William Gallafent wrote:
On Tuesday 23 May 2006 04:34, Bryan J. Smith wrote: [snip] [re TNT2]
Those cards are 6+ generations** (over 5 years**) old.
[snip]
Exactly! ... since one can buy a brand new (and _much_ faster than TNT2) nVIDIA card (geforce mx4000) which _is_ supported by nVIDIA's accelerated drivers, on AGP for less than UKP20 (or PCI for less than 30), then why not just do that to use xgl? Then sell the TNT2 on eBay (to a museum ;)
Or, one could just install an old enough version of xorg/XFree86 that you can use an old enough version of nVIDIA's accelerated driver. Or port the UtahGLX driver to DRI!
I thought this might provide some amusement. 5 years eh? How time flies! 20 quid sounds worth a go although I fear the antiquity of the rest of my pc almost matches the TNT2 (Athlon ~1.5GHz, 256MB RAM).

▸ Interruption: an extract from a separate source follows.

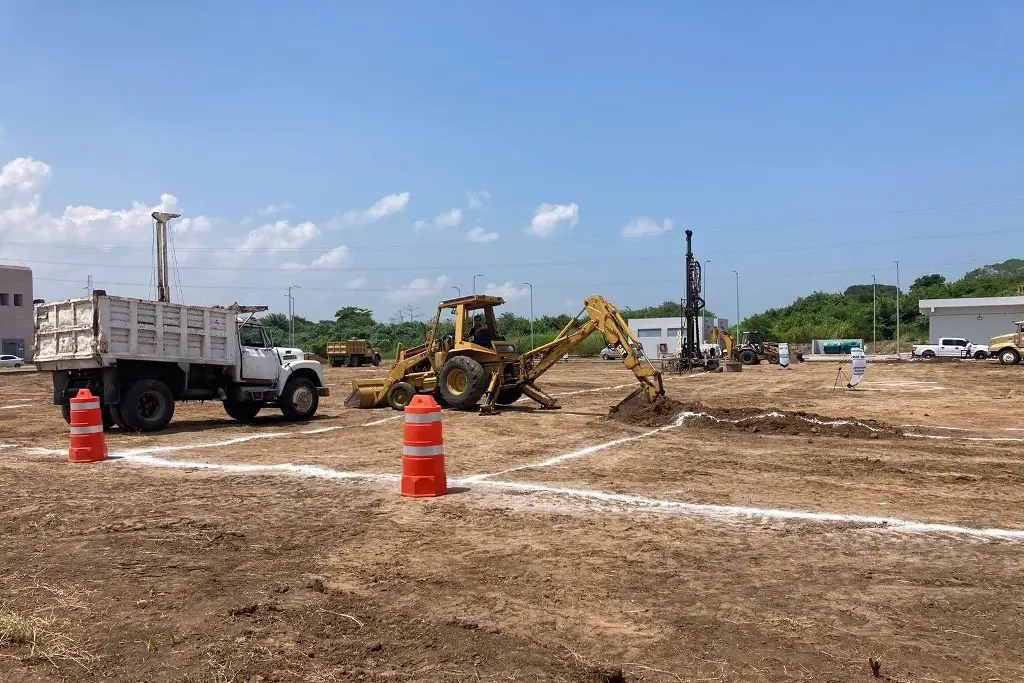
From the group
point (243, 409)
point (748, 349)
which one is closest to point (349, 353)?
→ point (748, 349)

Just in case anyone cares, the nvidia driver (version 7174) does acually compile under the standard suse 2.6.16 kernel with the aid of a patch as described here: http://en.opensuse.org/NVIDIA and I can run Xorg fine with this driver (verified by the nvidia splash screen). Also, glxinfo reports that the nvidia driver is being used. Anyway, I don't really care too much about whether Xgl will work on my machine but rather why it doesn't work and how it's supposed to work. Does anyone know of any websites that give a good overview of how all of these components (Xorg, Xgl, OpenGL, Mesa, DRI, etc.) fit together? Cheers, James.